顎は関節や神経が巧妙に入り組んだ複雑な構造をしながら下の顎を支えています。食べ物を食べる時、言葉を発する時に顎と関節は連動して動いています。この連動した動きをおこなう時に、顎や関節、周辺組織になんらかの原因があり痛みが生じる、口を動かしにくくなる場合、顎関節症となります。
主な症状
下記の症状のうち、主な症状が1つでもある場合は顎関節症に罹患している可能性があり、見過ごせないサインとなります。
- 顎関節や周辺に異変を感じる。
- 食べ物噛み砕く時に痛みや異変を感じる。
- 食事をしていると顎がだるい、顎に痛みがある。
- 口を開けたり、閉じたりする時に「カクカク」、「コッキン」と音がする。
- 口がスムーズに開けづらくなる。
顎関節症の副症状
顎関節症が引き起こす副症状をご紹介します。原因不明だった症状も実は、顎関節症が原因で生じている場合もあります。
- 頭痛、首や肩や背中のコリや痛み、全身の痛み
- めまい、頭痛、耳鳴り、耳が聞こえにくい
- 目の疲れ、充血、涙が出る
- 鼻のつまり
- 顎が安定しなく、咬み合わせがずれる
- 歯や舌の痛み、味覚障害、ドライマウス
- 嚥下や呼吸困難、手や足のしびれ
自然に症状が治る場合もありますが、癖になったり、症状が悪化したりする場合も多く考えられるため、異変を感じる場合は、早めの受診をおススメいたします。
顎関節症の原因
顎関節症の原因はいくつかあり、その中でも多い原因であるのは、下顎と頭蓋骨の接続部分にある関節円板と言われる下顎の動きを受けるクッションの役目を果たす部分のずれによって、口の開け閉めがスムーズにおこなうことが困難となります。その他の原因として考えられるのは、ストレスや精神的緊張が顎周辺の筋肉を緊張することにより咬み合わせが崩れてしまう場合や、歯ぎしりをする癖がある人は顎関節症になりやすいとされています。
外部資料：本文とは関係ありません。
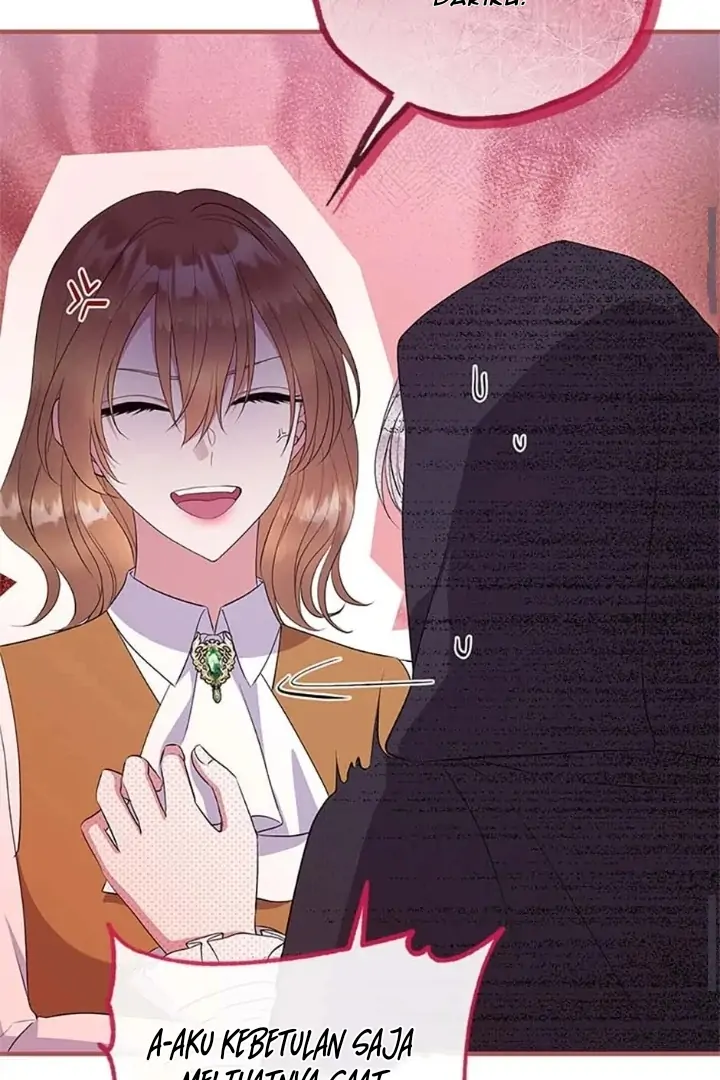 Get out of my way, I will Decide the Ending Chapter 58 Gambar 78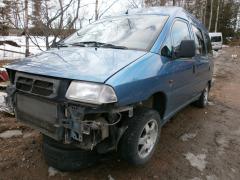 Fiat Scudo 1,9TD -98
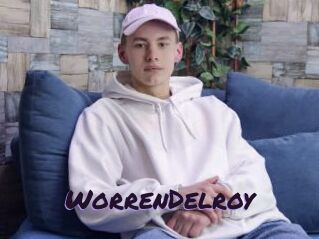 WorrenDelroy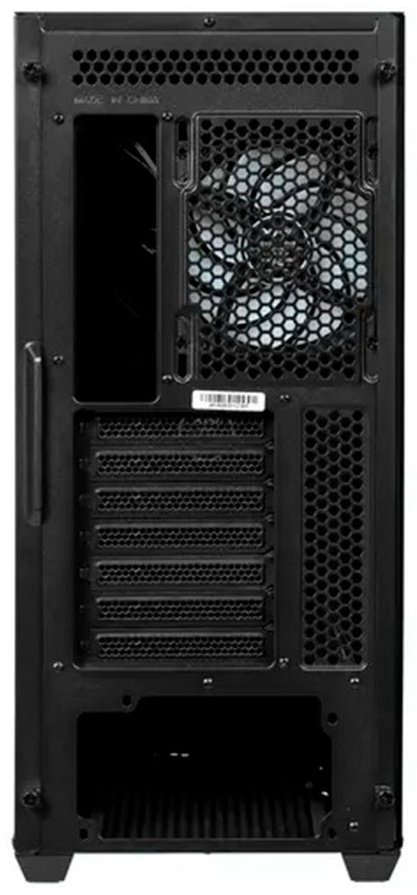 Корпус XPG Starker черный - ForteMarket Корпус XPG Starker черный купить,43990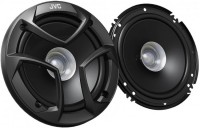 Photos - Car Speakers JVC CS-J610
また、関節になんらかの障害がある場合や、関節に外傷がある場合なども顎関節症の原因になると考えられ、顎関節症と考えられる原因は1つとは限らず、いくつかの条件が合わさって症状が現れる場合もあります。
顎関節症の原因
- 急激なストレス、不安、緊張
- 歯ぎしり
- 歯を食いしばる
- 唇や頬の内側を歯で噛む癖がある
- 頬杖、うつ伏せ寝、猫背
- 顔面・頭部の外傷
- 入れ歯、補綴物が合わない
- よく大きな口を開ける、硬いものを食べる
- 片側の歯だけで噛む
- うつ、睡眠障害
治療と予防策
上記でご紹介したように、顎関節症な主な症状である「顎が痛い」「口が開かない」「カクカク音がする」など1つでもある場合は、顎関節症の疑いがあり検査をして診断していきます。
顎関節症診断まで
- 患者さまへの問診
- 顎の動きの検査
- 顎、咀嚼筋の痛みの検査
- レントゲン検査
- 必要に応じてMRI検査
- 必要に応じて心理テスト(心理的原因が考えられる場合)
顎関節症の治療
歯科医院での治療法のとしては、顎関節症の原因となる咬み合わせのずれを改善することを目的に治療をおこないます。スプリントと呼ばれる透明なマウスピースを歯列に装着して、夜間睡眠時に使用します。睡眠時には、無意識に噛みこんでしまう場合も多く顎関節や、周辺筋肉の負担を軽減させ、顎、顎関節を正しい位置に導き咬み合わせをもとに戻していきます。
痛みが酷い場合は、鎮痛剤の服薬、近赤外線レーザーや電気刺激などで筋肉の血流を改善させる治療をおこないます。
セルフケア
顎関節症の症状は日常生活で患者さま自身がおこなうセルフケアで軽減、改善することも多く、歯科医院での治療と並行しておこなうことが望ましいとされています。
- 顎を安静にする
- 口を大きく開けない
- 冷湿布、温湿布を貼る
- マッサージをする
- 姿勢改善
- 就寝時のうつ伏せ寝の改善
- 顎の運動(口を開けたり閉めたり左右に動かしたりする)
- 全身運動(ウォーキング・水泳など)
- リラックスする
以上、顎関節症についてご紹介して参りました。顎関節症は国民の約300万人から500万人もの人が抱えている問題であり、誰しも起こりうる身近な疾患です。現在、顎関節症で悩んでいる人はもちろんのこと、現在顎関節症ではない人も日常生活における習慣を改めることで、改善・予防ができるのではないでしょうか。また、顎関節症でお悩みの際は、自己判断せずに1度、歯科医院を受診しましょう。